* _WHAT YOU HAVE TO DO_
Could you quote, exactly as they stand, the lines running from the one with "Is [204,26] observably" to the final line of the material?

* _PROVIDED INFORMATION_
=======

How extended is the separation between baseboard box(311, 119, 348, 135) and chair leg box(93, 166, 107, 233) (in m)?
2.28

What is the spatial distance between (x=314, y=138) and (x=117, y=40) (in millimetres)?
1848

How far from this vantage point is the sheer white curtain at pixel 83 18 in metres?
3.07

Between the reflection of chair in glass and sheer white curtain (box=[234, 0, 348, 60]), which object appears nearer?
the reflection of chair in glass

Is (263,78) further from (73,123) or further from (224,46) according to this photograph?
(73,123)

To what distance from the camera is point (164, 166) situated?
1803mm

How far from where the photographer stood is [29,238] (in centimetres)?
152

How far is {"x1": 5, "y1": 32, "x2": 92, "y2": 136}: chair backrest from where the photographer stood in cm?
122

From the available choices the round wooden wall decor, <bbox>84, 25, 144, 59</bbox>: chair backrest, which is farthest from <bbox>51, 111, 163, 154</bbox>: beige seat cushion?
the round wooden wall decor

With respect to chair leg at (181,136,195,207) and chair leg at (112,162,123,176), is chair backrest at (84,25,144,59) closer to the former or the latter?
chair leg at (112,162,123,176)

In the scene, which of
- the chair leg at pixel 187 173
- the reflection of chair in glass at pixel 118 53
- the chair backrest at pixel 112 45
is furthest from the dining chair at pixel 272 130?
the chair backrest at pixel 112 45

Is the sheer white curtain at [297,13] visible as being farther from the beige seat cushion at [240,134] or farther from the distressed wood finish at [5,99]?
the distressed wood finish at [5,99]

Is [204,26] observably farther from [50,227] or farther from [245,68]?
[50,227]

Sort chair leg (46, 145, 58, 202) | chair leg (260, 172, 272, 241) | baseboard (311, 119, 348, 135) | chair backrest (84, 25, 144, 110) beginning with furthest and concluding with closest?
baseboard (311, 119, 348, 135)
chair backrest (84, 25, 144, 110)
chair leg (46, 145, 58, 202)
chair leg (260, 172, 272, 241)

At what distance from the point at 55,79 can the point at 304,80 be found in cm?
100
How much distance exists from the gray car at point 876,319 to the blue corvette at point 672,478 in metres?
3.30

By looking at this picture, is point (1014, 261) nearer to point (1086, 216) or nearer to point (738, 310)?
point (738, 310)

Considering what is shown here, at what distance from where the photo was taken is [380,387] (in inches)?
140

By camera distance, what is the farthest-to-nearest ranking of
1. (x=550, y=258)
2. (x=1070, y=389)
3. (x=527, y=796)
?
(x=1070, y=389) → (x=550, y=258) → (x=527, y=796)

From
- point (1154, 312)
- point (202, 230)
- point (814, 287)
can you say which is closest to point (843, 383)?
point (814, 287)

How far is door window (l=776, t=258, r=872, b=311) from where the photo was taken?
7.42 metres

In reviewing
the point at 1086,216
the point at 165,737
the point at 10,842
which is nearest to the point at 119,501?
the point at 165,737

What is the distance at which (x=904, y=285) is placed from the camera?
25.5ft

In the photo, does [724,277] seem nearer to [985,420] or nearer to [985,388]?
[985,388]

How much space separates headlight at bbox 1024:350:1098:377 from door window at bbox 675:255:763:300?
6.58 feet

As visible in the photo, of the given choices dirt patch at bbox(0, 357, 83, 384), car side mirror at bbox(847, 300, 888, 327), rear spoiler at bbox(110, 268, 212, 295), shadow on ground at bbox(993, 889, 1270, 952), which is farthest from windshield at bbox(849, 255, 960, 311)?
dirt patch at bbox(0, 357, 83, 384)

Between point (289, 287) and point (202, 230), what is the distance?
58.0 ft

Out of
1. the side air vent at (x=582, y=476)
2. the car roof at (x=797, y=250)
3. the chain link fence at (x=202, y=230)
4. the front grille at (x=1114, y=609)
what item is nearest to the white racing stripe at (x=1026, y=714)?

=======

* _OUTPUT BELOW_
Is [204,26] observably farther from [50,227] or farther from [245,68]?
[50,227]

Sort chair leg (46, 145, 58, 202) | chair leg (260, 172, 272, 241) | baseboard (311, 119, 348, 135) | chair backrest (84, 25, 144, 110) beginning with furthest and concluding with closest?
baseboard (311, 119, 348, 135)
chair backrest (84, 25, 144, 110)
chair leg (46, 145, 58, 202)
chair leg (260, 172, 272, 241)

At what distance from the point at 55,79 can the point at 304,80 be found in cm?
100
How much distance exists from the gray car at point 876,319 to the blue corvette at point 672,478 in metres?
3.30

By looking at this picture, is point (1014, 261) nearer to point (1086, 216) or nearer to point (738, 310)?
point (738, 310)

Considering what is shown here, at what distance from where the photo was taken is [380,387] (in inches)?
140

By camera distance, what is the farthest-to-nearest ranking of
1. (x=550, y=258)
2. (x=1070, y=389)
3. (x=527, y=796)
?
(x=1070, y=389) → (x=550, y=258) → (x=527, y=796)

From
- point (1154, 312)
- point (202, 230)
- point (814, 287)
can you say which is closest to point (843, 383)?
point (814, 287)

How far is door window (l=776, t=258, r=872, b=311) from where the photo was taken?
7.42 metres

In reviewing
the point at 1086,216
the point at 165,737
the point at 10,842
which is nearest to the point at 119,501?
the point at 165,737

What is the distance at which (x=904, y=285) is placed from the camera?
25.5ft

In the photo, does [724,277] seem nearer to [985,420] or nearer to [985,388]?
[985,388]

How much space separates headlight at bbox 1024:350:1098:377 from door window at bbox 675:255:763:300?
6.58 feet

As visible in the photo, of the given choices dirt patch at bbox(0, 357, 83, 384), car side mirror at bbox(847, 300, 888, 327), rear spoiler at bbox(110, 268, 212, 295), shadow on ground at bbox(993, 889, 1270, 952), which is farthest from windshield at bbox(849, 255, 960, 311)?
dirt patch at bbox(0, 357, 83, 384)

Between point (289, 287) and point (202, 230), what is the distance?
58.0 ft

Out of
1. the side air vent at (x=582, y=476)
2. the car roof at (x=797, y=250)
3. the chain link fence at (x=202, y=230)
4. the front grille at (x=1114, y=609)
what item is nearest to the white racing stripe at (x=1026, y=714)?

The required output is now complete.